Georgia Institute of Technology School of Cybersecurity and Privacy
- Type: Public
- Established: 2020
- Chair: Richard DeMillo
- Academic staff: 21
- Location: Atlanta, Georgia, USA
- Website: scp.cc.gatech.edu

= Georgia Institute of Technology School of Cybersecurity and Privacy =

The School of Cybersecurity and Privacy (SCP) is an academic unit located within the College of Computing at the Georgia Institute of Technology. This interdisciplinary unit draws its faculty from the College of Computing as well as the College of Engineering, the School of Public Policy, the Sam Nunn School of International Affairs, the Scheller College of Business, and the Georgia Tech Research Institute (GTRI).
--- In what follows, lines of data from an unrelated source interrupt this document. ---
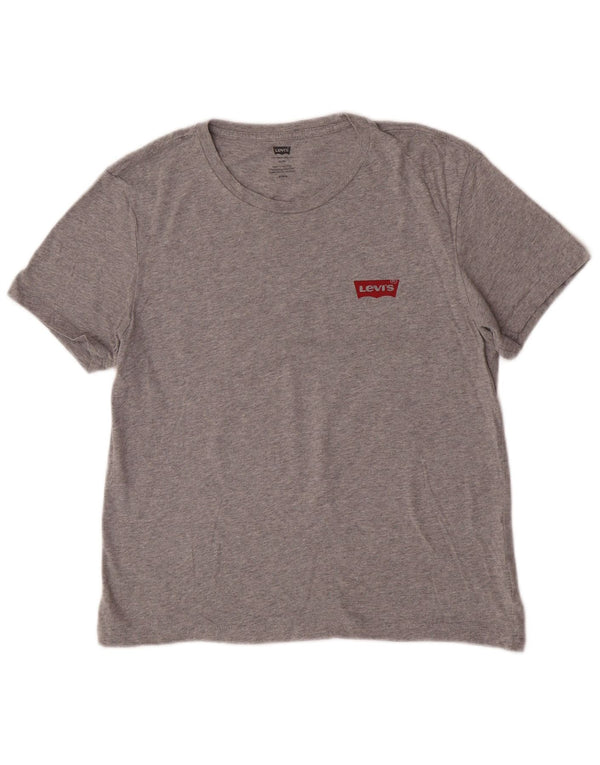 Damska koszulka Levi's Slim Graphic Top UK 14 Medium Grey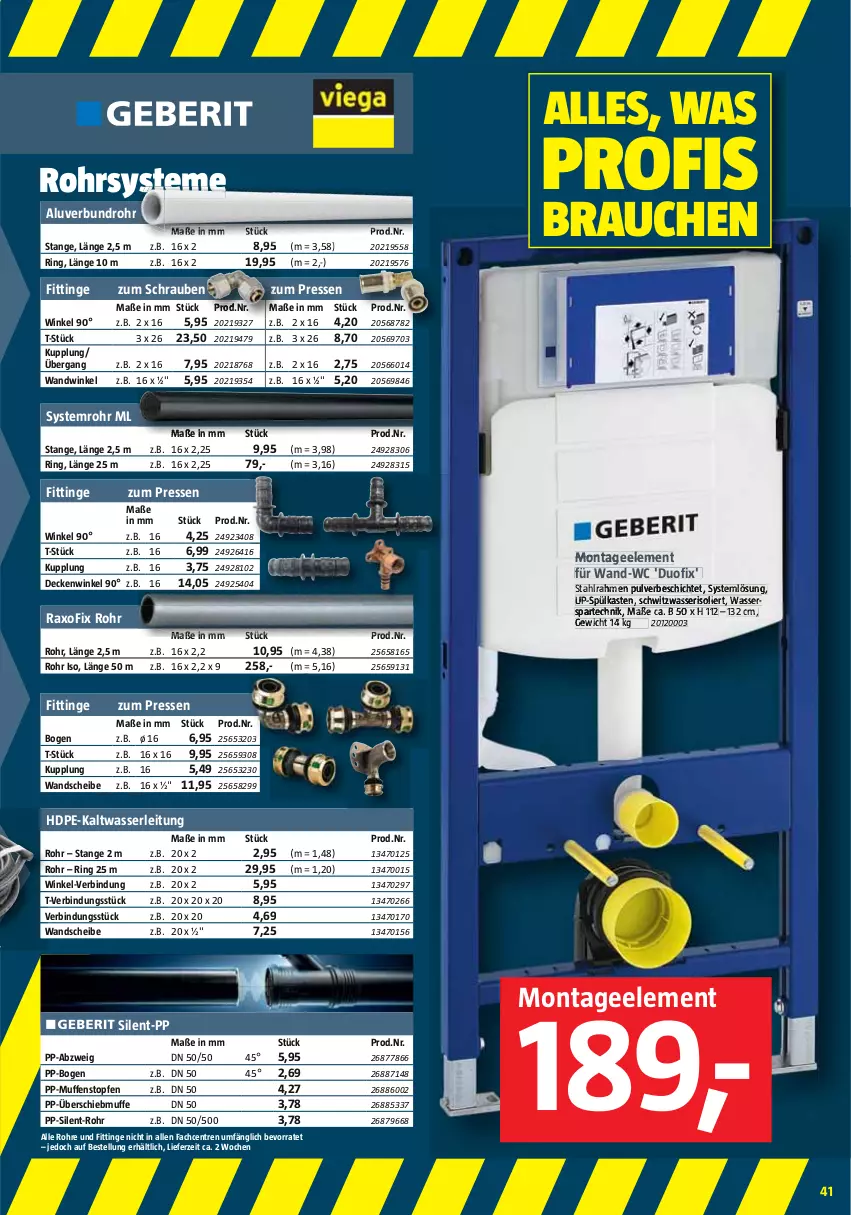 Aktueller Prospekt Bauhaus - Prospekte - von 02.03 bis 30.03.2024 - strona 41 - produkty: decke, Rauch, ring, schrauben, Ti, topf, Topfen, wasser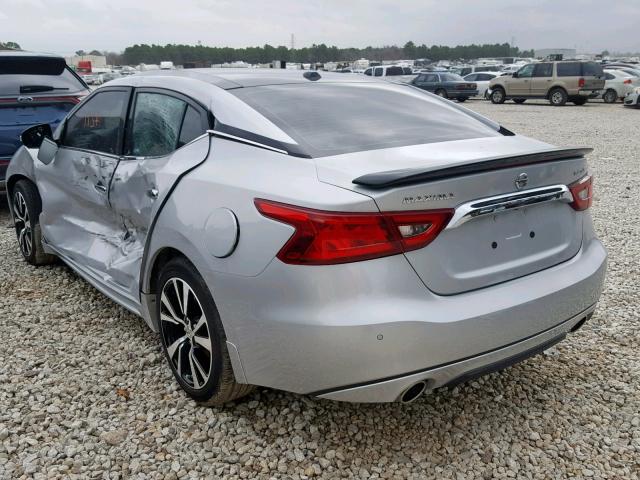 1N4AA6APXJC398274 - 2018 NISSAN MAXIMA 3.5 SILVER photo 3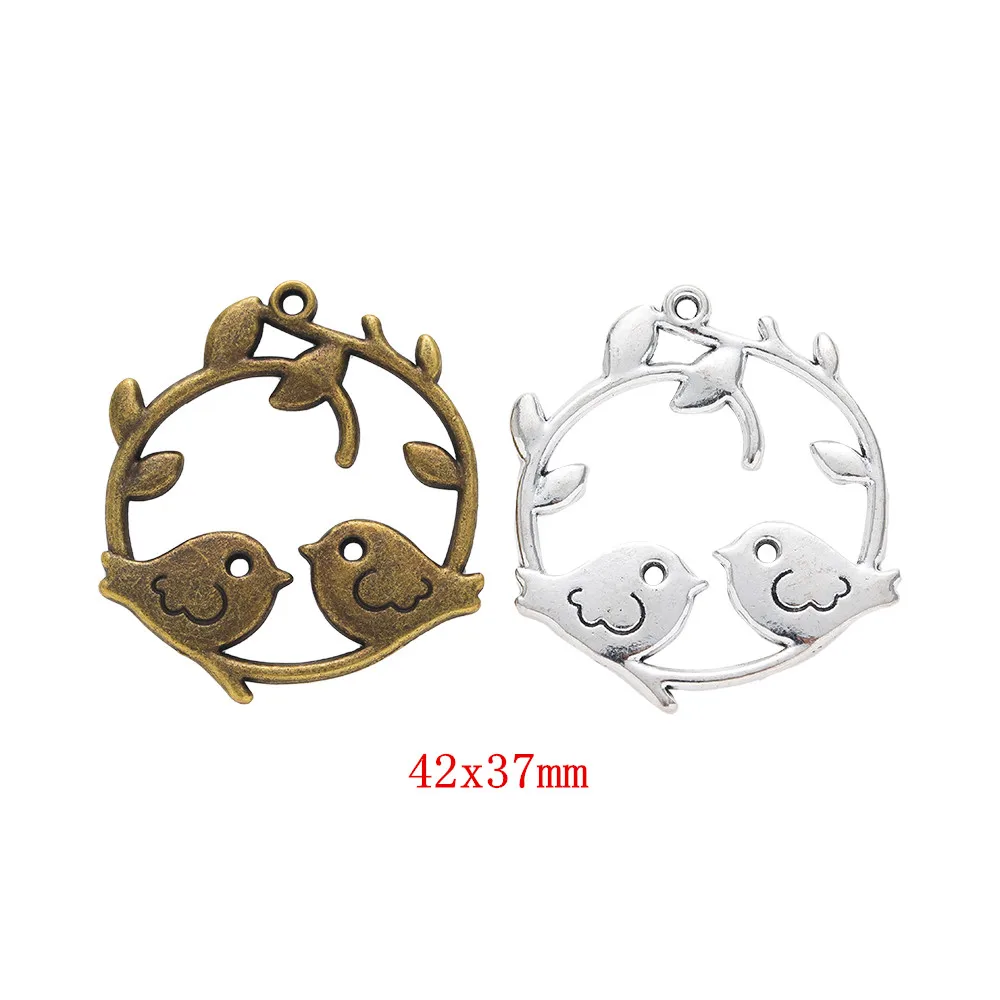 

20pcs Bird cage Craft Supplies Charms Pendants for DIY Crafting Jewelry Findings Making Accessory 239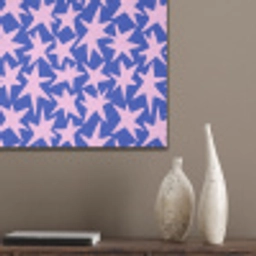 Modern - Sterren - Blauw PET vilt klein 837 -sfeer6_closeup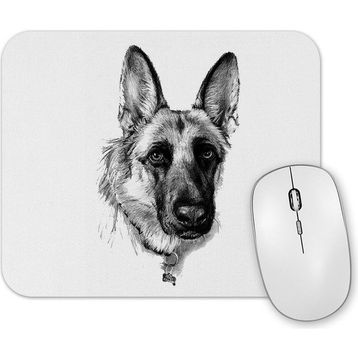 Baskı Dükkanı Alman Kurdu Pug Köpek Mouse Pad
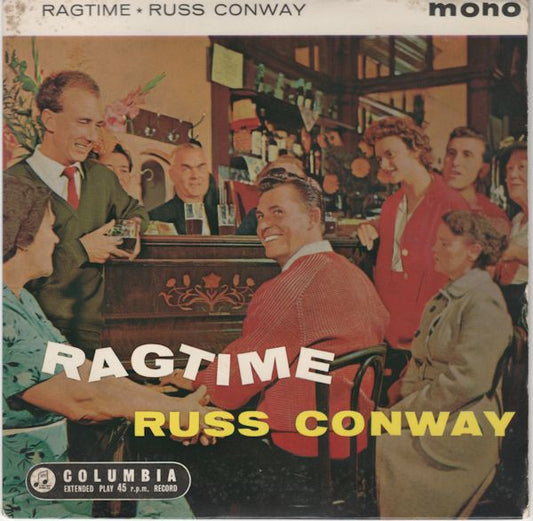 Russ Conway : Ragtime  (7", EP, Mono)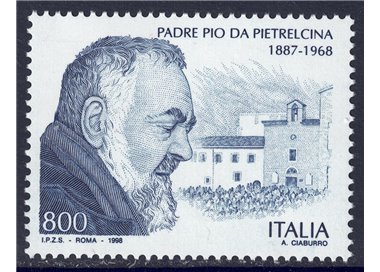 ITALY 1998 Padre Pio MNH**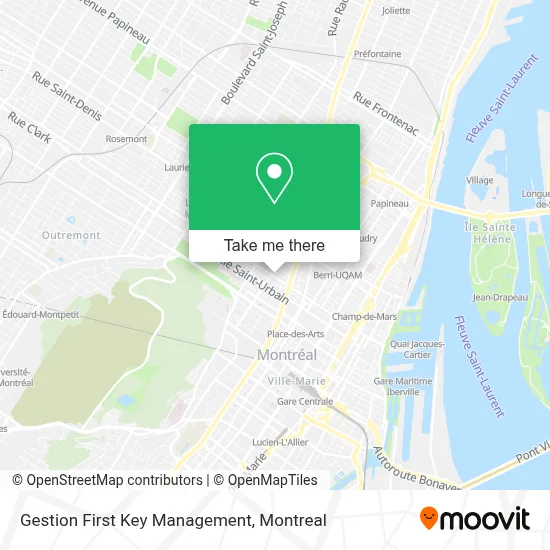 Gestion First Key Management map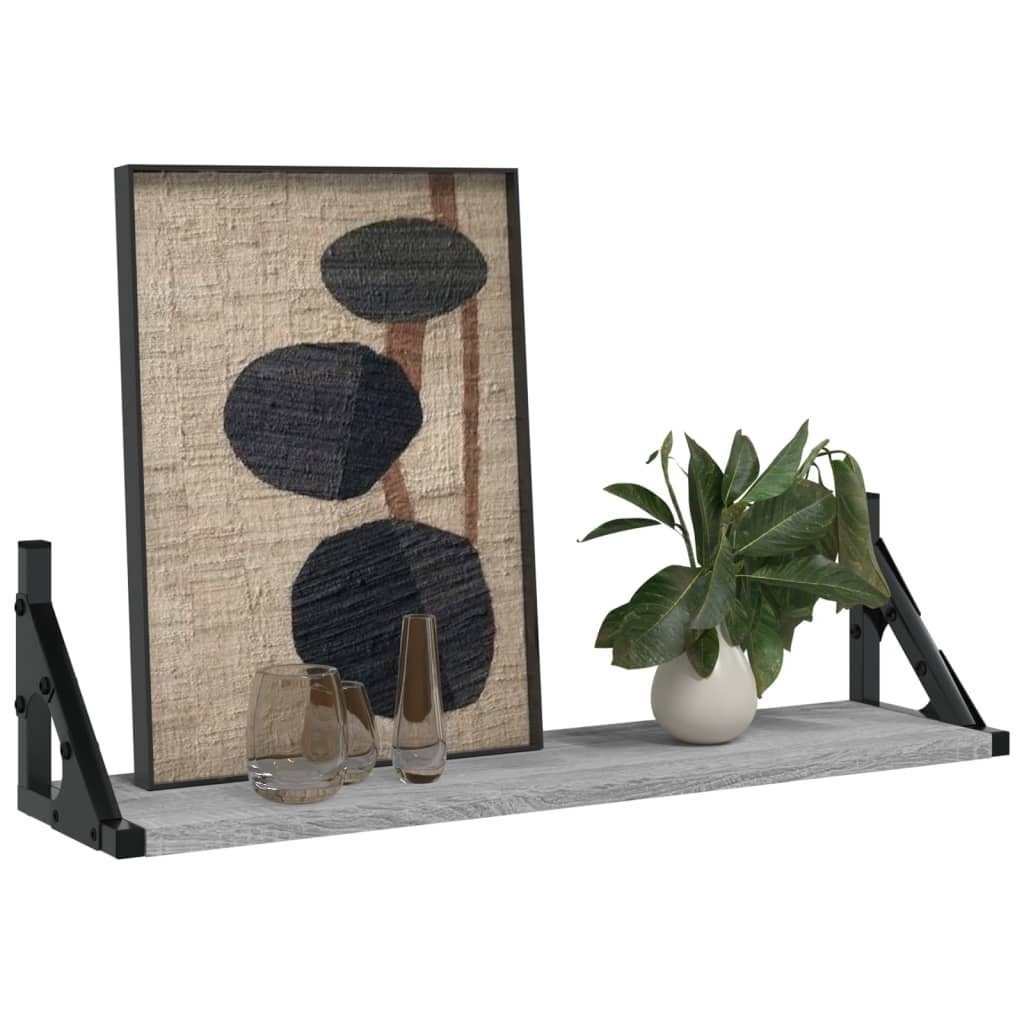 vidaXL Regal Wandregale 2 Stk. Grau günstig online kaufen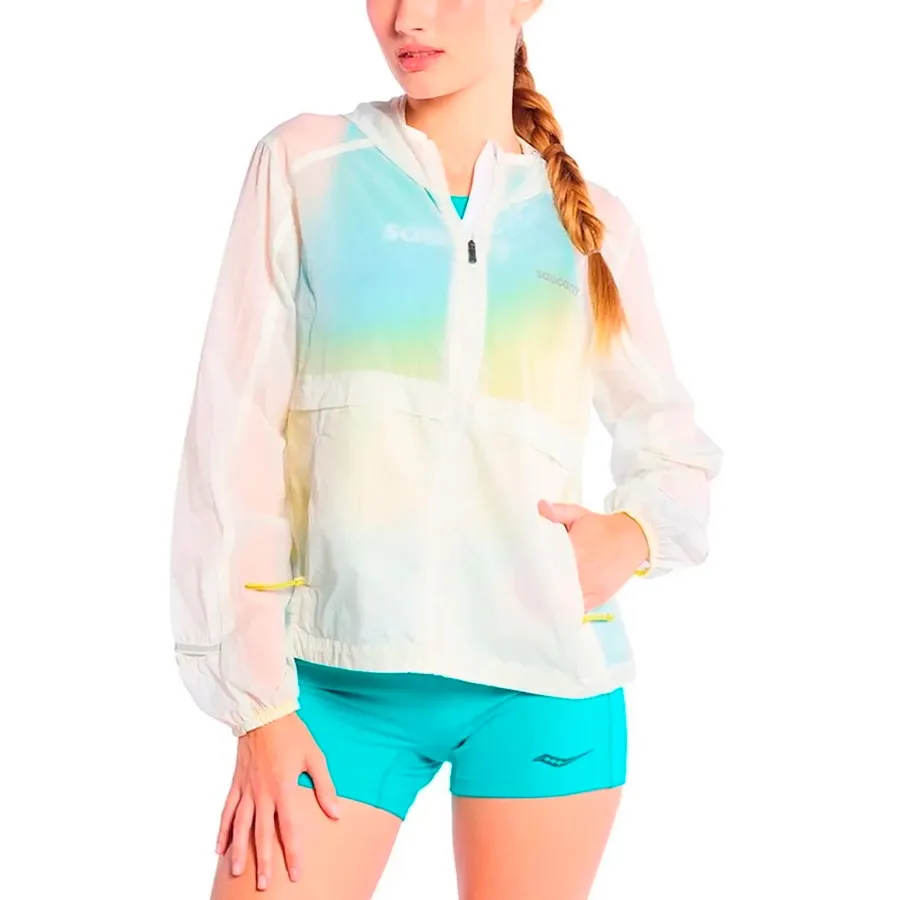 Imagen 0 de 6 de Campera Saucony Triumph Packaway-BLANCO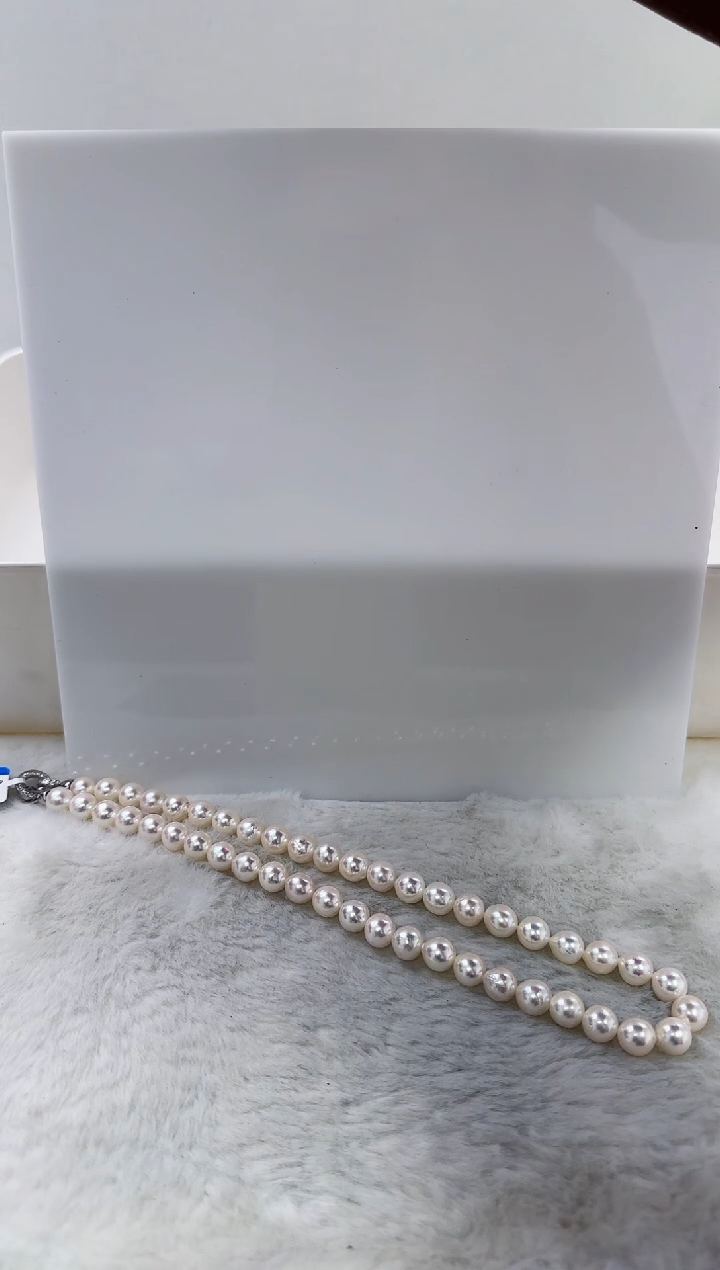 【闪购商品】海水珍珠DA银S925镶嵌ss122 akoya串链9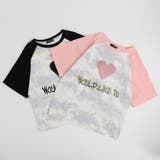 タイダイデザインハートロゴプリントラグランオーバーサイズTシャツ | URBAN CHERRY | 詳細画像2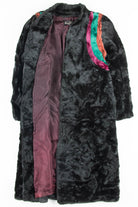 Rainbow Striped Vintage Fur Coat
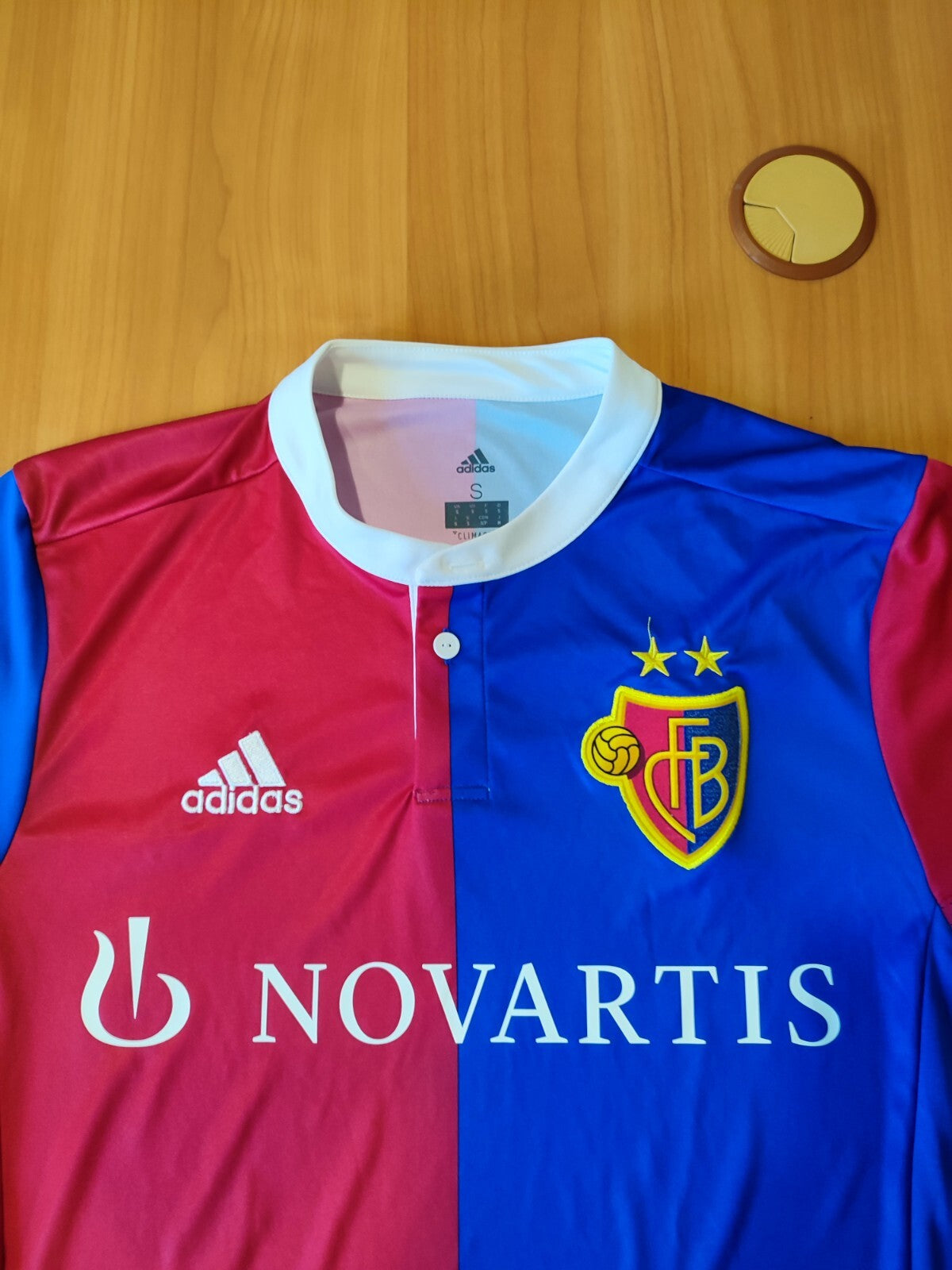 FC Basel 2017 2018 home Sz S shirt football jersey soccer trikot kit tee Adidas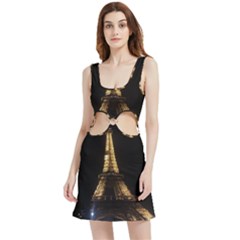 Tour Eiffel Paris Nuit Velvet Cutout Dress by kcreatif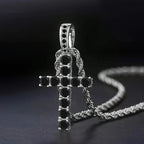 CAOSHI Four Color Available Cross Pendant Necklace for Women/Men Hip Hop Party Jewelry Fashion Brilliant CZ Stone
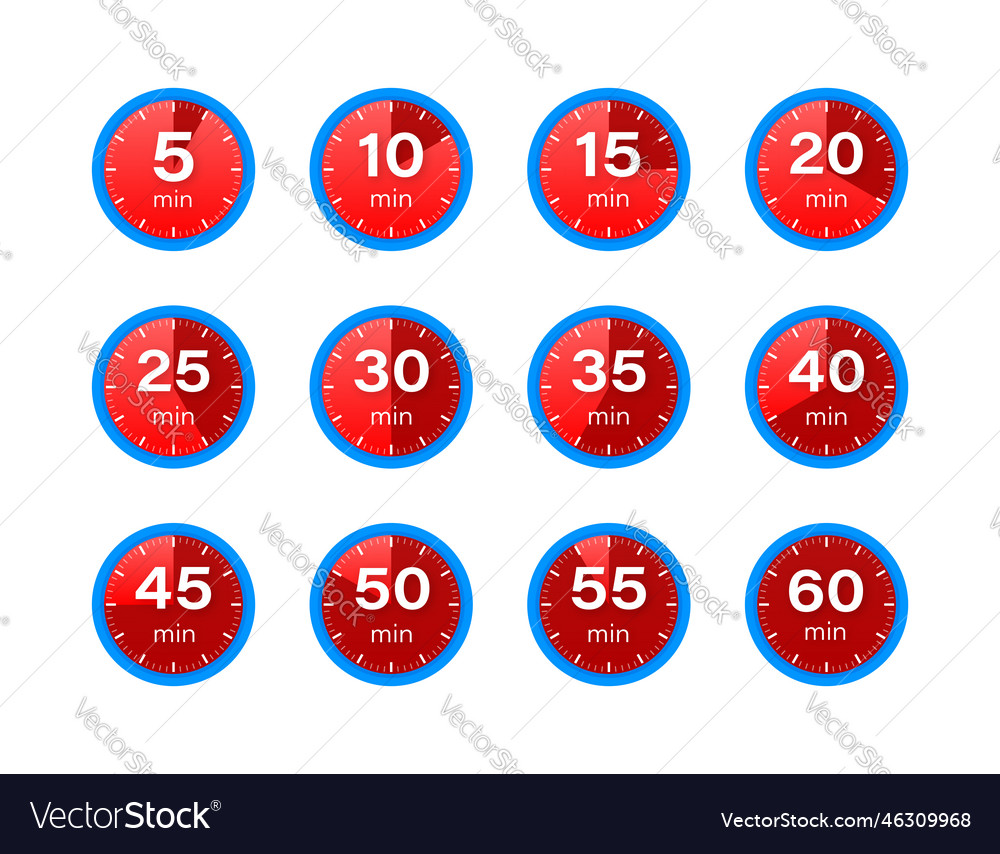 Set timer clock stopwatch cooking time 0 to 60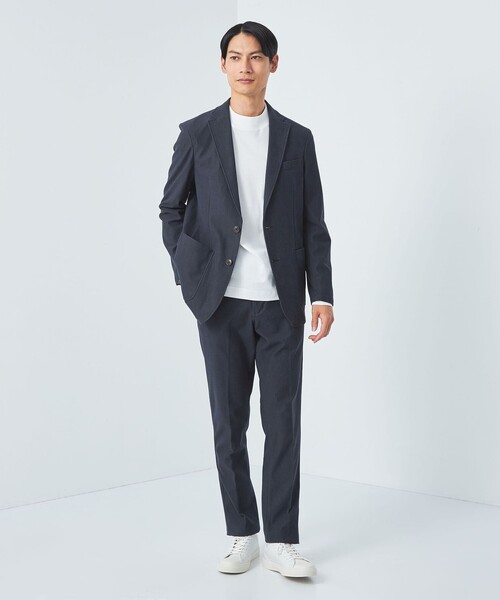 EDWIN(エドウィン)の「<EDWIN>デニスラ スリム テーパード スラックス(スラックス・メンズ・グレー/ロイヤルブルー/ネイビー・32inch/34inch/30inch)」の4枚目の写真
Faculty are engaged in both research and teaching activities related to computer security and privacy at the undergraduate and graduate levels. The school's unifying vision is to keep "cyberspace safer and more secure."

== History ==
The School of Cybersecurity and Privacy was founded in 2020 and Richard DeMillo was appointed as the school's founding chair. The creation of the school represented an enlargement and continuation of the vision held by the Institute for Information Security & Privacy (IISP), the former organizing locus of cybersecurity research at Georgia Tech.

== Degrees offered ==
The School of Cybersecurity and Privacy offers bachelor's degrees, master's degrees, and doctoral degrees in several fields. These degrees are technically granted by the School's parent organization, the Georgia Tech College of Computing, and often awarded in conjunction with other academic units within Georgia Tech.

Doctoral degrees
- Doctor of Philosophy (Ph.D.) in Computer Science
- Doctor of Philosophy (Ph.D.) in Electrical & Computer Engineering

Master's degrees
- Master of Science (M.S.) in Computer Science
- Master of Science (M.S.) in Cybersecurity

Bachelor's degrees
- Bachelor of Science (B.S.) in Computer Science

== Research ==
The faculty and students of the school lead and conduct a variety of research in areas including Cyber-physical systems, information security, Internet of Things (IoT), networking, and policy. Notable labs include the GTRI Cyber Technology and Information Security Laboratory (CIPHER) founded in 2010, and the Georgia Tech Information Security Center (GTISC) founded in 1998.

== Location ==
The School of Computational Science & Engineering's administrative offices, as well as those of most of its faculty and graduate students, are located in the CODA Building.